In dit tweede Deel word een aenvang gemaekt, van de overweging der voornaemste byzonderheden, die tot den aert van dit Werk behooren, welke in 't Boek, Exodus geheten, voorkomen. Het begint des met de behoudenis van Moses in een bootje van biezen, en leid ons voorts tot zyn leven als Schaepherder, zyn gezigt van het brandend bosch, en het verdere wonderdadige by die gelegenheid voorgevallen. Het besnyden van zyn Zoontje door Zippora, en 't einde waer toe Israëls Volk, by 't vervaerdigen der tichelsteenen, stroo moest verzamelen, komt dan verder in opmerking. En hieraen volgt ene beschouwing, zo van het eerste wonderwerk van Moses en Aäron voor Pharao, als van elk der tien achtereenvolgende plagen over Egypte; met de bevryding van het Land Gosen, daer Israël zich onthield. By de beschouwing der laetste plage, of den dood der eerstgebooreren in Egypte, word ook onze aendacht nog afzonderlyk gevestigd, op de keuze en het eeten van het Paeschlam; als mede op de spreekwyze Exod. XI. 7. geen Hond zal zyne tong roeren. Ene uitdrukking die men juist niet naer de letter, maer als een spreekwoordlyk gezegde heeft op te nemen; ter aenduidinge van de diepe stilte in de wooningen der Israëlieten, terwyl onder de Egyptenaren alles in volle onrust gedompeld was. Wyders verleent men ons ophelderende aenmerkingen over Israëls uittogt uit Egypte, het geleide door de Wolk en Vuurcolom, benevens den doortogt van Israël door de Roode Zee, en den ondergang van 't heir van Pharao in dezelve. En hierby komt
| |
| |
vervolgens nog ene overweging van 't geen Moses verhaelt, wegens het zoet maken der bittere wateren te Mara, betreffende de Palmboomen te Elim, en het Manna der Israëlieten in de woestyne. - De Eerwaerde Meijer, zynen aengevangen arbeid, met ene oplettende oordeelkunde, voortzettende, heeft, even als in 't voorgaende, niet alleen hier en daer zyne aenmerkingen geplaetst, maer 'er ook enige stukken, die te breedvoerig waren om onder de aentekeningen gebragt te worden, by manier van Toegifte, 'er aen gehecht. By de beschouwing van Israëls uittogt uit Egypte, deelt hy ons mede een naeuwkeurig onderzoek na 't Land Gosen; by de overweging van's Volks doorgang door de Roode Zee, verleent hy ons ene nader ophelderende Verhandeling over dit onderwerp; en by de melding der Palmboomen te Elim, geeft hy ons nog een uittrekzel, uit ene keurige Verhandeling van den kruidkundigen Olaus Celsius over de Palmboomen, die verscheiden spreekwyzen der heilige Schryveren desaengaende in een duidelyk licht stelt. - Om uit deze opgemelde onderwerpen nog ene byzonderheid, tot ene nieuwe proeve van dit Werk voor te dragen, zullen wy ons oog slaen op het gemelde, wegens de oorzaek van den ondergang van 't heir van Pharao in de Roode Zee. - Scheuchzer geest deswegens het volgende op, en hier by zyn, door Donat en Meijer de verdere aentekeningen, slaende op de aengewezen plaetzen, gevoegd.

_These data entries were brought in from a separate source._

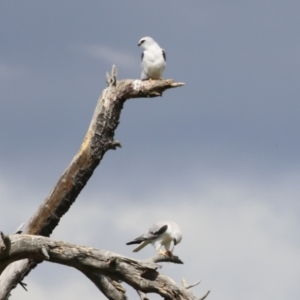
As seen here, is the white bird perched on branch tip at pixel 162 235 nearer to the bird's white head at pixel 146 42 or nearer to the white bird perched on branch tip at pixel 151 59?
the white bird perched on branch tip at pixel 151 59

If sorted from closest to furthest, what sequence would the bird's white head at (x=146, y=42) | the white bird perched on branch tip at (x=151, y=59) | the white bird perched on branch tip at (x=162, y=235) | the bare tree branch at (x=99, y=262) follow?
the bare tree branch at (x=99, y=262) < the white bird perched on branch tip at (x=162, y=235) < the white bird perched on branch tip at (x=151, y=59) < the bird's white head at (x=146, y=42)

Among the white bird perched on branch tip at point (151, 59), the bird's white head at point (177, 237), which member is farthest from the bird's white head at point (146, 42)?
the bird's white head at point (177, 237)

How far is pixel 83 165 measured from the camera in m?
14.4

‘De zee kwam wederom, zegt moses, tot haare kracht, dat is tot vloeibaarheid, beweging en stroom. Clericus schrijft dit toe aan den wind, en beroept zich op de woorden in moses lied. Exod. XV. 8, 10. (1.) Toen de natuurwetten wederom in haare voorige werking hersteld waren, moest het water wel door zijn eigen zwaarte te rug vallen, en het ontledigd ruim wederom schielijk vervullen. Men kan ondertusschen ook toestaan, dat die werking door een tusschen gekomenen wind bevorderd zij. Maar, naar de mening van clericus, die tot afbreuk van het wonder verklaart, zouden de raderen der wagens aan harde klippen en steenachtige zeegewassen zich gestooten hebben, en daarvan geborsten, of in stukken gesprongen zijn. Maar hoe kon dan moses gezegd hebben; de heer stiet de raderen van hunne wagens weg, en deed ze bezwaarlijk voortkomen? (2.) Of hier nu enkel natuurlijke middelen gediend hebben, dan of 'er ook bovennatuurlijke gebruikt zijn, laat zich niet lichtelijk bepaalen. (3.) De geheele
| |
| |
natuur is God gehoorzaam en Hem dienstvaardig. - Niemand zal ondertusschen zwaarigheid maken, om iets voor een Godlijk wonder te houden, waarbij God zich ook van de natuur bedient. Stelt men dan nu, dat hier een wind, en wel een sterke wind ontstaan was, die natuurlijk niet zoude ontstaan zijn, of ten minste zoo niet zou gestormd, en die uitwerkselen niet gehad hebben, die hier gemeld, en zelf vooraf voorspeld waren, zou die nier voor een wonder moeten gerekend worden? (4.) Wen Moses het Volk, in dien vrijmoedigen en niet minder verzekerenden toon aansprak: Vreest niet, staat vast, en ziet het heil des heeren, het welk Hij heden aan ulieden doen zal. Want deeze Egiptenaars, die gij heden ziet, die zult gij nooit weder zien; zou men daar geen wonder te gemoet zien?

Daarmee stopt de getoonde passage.